Print

Tonjiru

While most of the world knows Japan for only one soup, there's more to the Japanese soup repertoire than miso soup. Tonjiru (豚汁), which is also sometimes called Butajiru, literally means "pork soup" and is a mainstay at the dinner table during the frigid months of winter. To make the preparation fast, the pork is usually sliced thin and the vegetables are chopped small. For my version I've turned it into a stew, with big chunks of pork belly, konnyaku, carrot, and taro.
Course Entree, Soups & Stews
Cuisine Best, Japanese
Level Beginner
Main Ingredient Pork, Vegetable
Diet Dairy-Free, Low-Carb
Prep Time 15 minutes
Total Time 15 minutes
Servings 4 serving

Ingredients

  • 450 grams pork belly (cut into bite-size chunks)
  • 2 scallions (white parts chopped, green parts thinly sliced)
  • 2.5 centimeters fresh ginger (sliced into 8 coins)
  • 1/4 cup sake
  • 6 cups water
  • 6 centimeters dashi kombu
  • 160 grams burdock root (~1 root)
  • 1 large carrot (cut into bit-size chunks)
  • 200 grams konnyaku (cut into bite-size chunks)
  • 200 grams baby taro (peeled and cut in half)
  • 1/4 cup yellow miso (to taste)

Instructions

  1. Put the pork belly into a cold pan, and turn on the heat to medium. The pork should release some fat as the pan heats up so you shouldn't need to add any oil. Once some oil has rendered out, add the white parts of the scallions and ginger and fry until the surface of the pork is cooked and a brown crust has formed on the bottom of the pan.
  2. Turn up the heat to high and then add the sake.

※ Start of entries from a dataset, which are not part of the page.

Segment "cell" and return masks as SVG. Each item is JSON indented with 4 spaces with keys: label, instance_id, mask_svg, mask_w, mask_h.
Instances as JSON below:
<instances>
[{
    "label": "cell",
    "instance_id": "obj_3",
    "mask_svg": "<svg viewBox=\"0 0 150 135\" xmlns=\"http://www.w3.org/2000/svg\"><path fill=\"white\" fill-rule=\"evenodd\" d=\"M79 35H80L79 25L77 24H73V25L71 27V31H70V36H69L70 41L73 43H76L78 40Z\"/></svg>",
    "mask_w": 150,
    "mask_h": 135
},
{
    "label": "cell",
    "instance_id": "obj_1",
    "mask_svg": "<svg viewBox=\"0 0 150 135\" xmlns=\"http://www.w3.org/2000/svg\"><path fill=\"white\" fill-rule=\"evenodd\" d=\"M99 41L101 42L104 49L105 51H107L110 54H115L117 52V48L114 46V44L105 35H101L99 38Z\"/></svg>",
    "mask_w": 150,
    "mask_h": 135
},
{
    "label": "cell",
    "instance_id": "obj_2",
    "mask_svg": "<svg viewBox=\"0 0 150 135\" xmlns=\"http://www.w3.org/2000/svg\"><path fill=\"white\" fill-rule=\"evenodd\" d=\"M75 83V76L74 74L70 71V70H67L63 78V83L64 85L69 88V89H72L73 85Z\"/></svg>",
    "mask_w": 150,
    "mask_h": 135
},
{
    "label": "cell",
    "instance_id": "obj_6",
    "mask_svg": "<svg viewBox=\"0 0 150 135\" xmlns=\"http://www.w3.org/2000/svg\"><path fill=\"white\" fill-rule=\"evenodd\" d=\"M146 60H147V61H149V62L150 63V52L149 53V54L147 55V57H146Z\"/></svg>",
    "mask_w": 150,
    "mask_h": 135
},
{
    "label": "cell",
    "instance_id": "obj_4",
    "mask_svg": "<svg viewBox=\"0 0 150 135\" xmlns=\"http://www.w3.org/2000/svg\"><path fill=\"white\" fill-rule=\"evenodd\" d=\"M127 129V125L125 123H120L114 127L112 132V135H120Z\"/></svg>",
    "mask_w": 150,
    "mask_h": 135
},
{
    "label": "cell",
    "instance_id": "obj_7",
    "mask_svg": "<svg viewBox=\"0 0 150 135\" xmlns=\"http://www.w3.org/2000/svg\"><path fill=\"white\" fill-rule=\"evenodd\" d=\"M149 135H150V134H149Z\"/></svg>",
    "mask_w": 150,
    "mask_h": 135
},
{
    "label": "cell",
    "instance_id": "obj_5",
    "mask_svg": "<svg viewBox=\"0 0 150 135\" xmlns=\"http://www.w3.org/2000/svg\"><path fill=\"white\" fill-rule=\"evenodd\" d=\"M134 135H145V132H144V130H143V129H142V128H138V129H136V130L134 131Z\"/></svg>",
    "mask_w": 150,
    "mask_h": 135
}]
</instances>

Use the liquid to scrape up the brown fond on the bottom of the pan, and boil until there's almost no liquid left.
  3. Add the water and kombu, and then bring to a boil. Skim off any foam that accumulates at the surface until there's no more foam accumulating.
  4. Cover with a lid and turn down the heat to maintain a gentle simmer, and cook for about 40 minutes.
  5. Meanwhile, fill a bowl with cold water, then add a tablespoon of vinegar or lemon juice. Working quickly, peel the burdock, then use a sharp knife to whittle away chips of burdock as you rotate the root with your other hand.
  6. Remove the kombu and ginger. Skim off as much excess fat as you can. Drain the burdock and add it to the tonjiru along with the carrots, konnyaku and taro.
  7. Simmer until the vegetables are tender. Turn down the heat to low, then add the miso. Because the salinity of miso varies by brand, taste the soup and add more miso if it needs more salt.
  8. Add the green parts of the scallions, and serve.